■ Text excerpt ■
[Start]

Peter Pan (Brandy Collazo) outwits Captain Hook (Gabriel Grilli) in the Peter Pan, The musical, a Berkeley Playhouse production playing through Aug. 23 at Ashby Stage. Photo by Ralph Granich
A trip to Neverland this weekend refreshed my hope for the future – not just the future of theater, but the future of the arts and the future of this country.
It’s easy, in these disproportionately bizarre times, to lose hope. With every conceivable arts program being cut or trimmed into oblivion, those of us who value the act of creativity have reason to despair. Kids are not getting the exposure to the arts they need, and though steadfast arts groups are doing everything they can to try and fill the void, the fact is that kids who might be ignited or thrilled or even saved by the arts are slipping through the cracks.
I say this as one who was saved – repeatedly – by the arts, specifically theater, as a child and as a teen. I went to a public high school that actually had a drama program, though even then it was in the process of being whittled down, while the athletic programs – as beneficial to certain students as the arts programs are to others – was continually beefed up.
I’ve never understood why the arts have to be continually fought for. Are we really that shortsighted as a society that we fail to remember that great works of art, from Aeschylus to Shakespeare to Van Gogh, are among our most prized artifacts of the past? And if we continue down the underfunded road we’re on, what artifacts are we leaving to future generations?

[End]

■ Material ■
[Start]

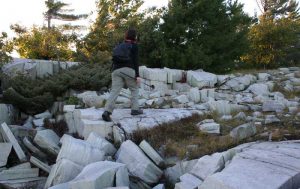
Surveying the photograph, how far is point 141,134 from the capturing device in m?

[End]

■ The tasks ■
(a) Answer these questions using the Peter Pan review:
(i) Who plays Captain Hook?
(ii) At what venue is the production playing, and until what date?
(iii) What kind of program did the writer's public high school have?
(b) List every real person the Peter Pan review names, leaving out fictional characters.
(c) According to the Peter Pan review, why do people who value creativity have reason to despair?

■ Answers given ■
(a)
(i) Gabriel Grilli
(ii) Ashby Stage, through Aug. 23
(iii) A drama program

(b) Brandy Collazo, Gabriel Grilli, Ralph Granich, Aeschylus, Shakespeare, Van Gogh

(c) Every conceivable arts program is being cut or trimmed into oblivion. As a result, kids are not getting the exposure to the arts they need, and some who might be ignited, thrilled, or even saved by the arts are slipping through the cracks.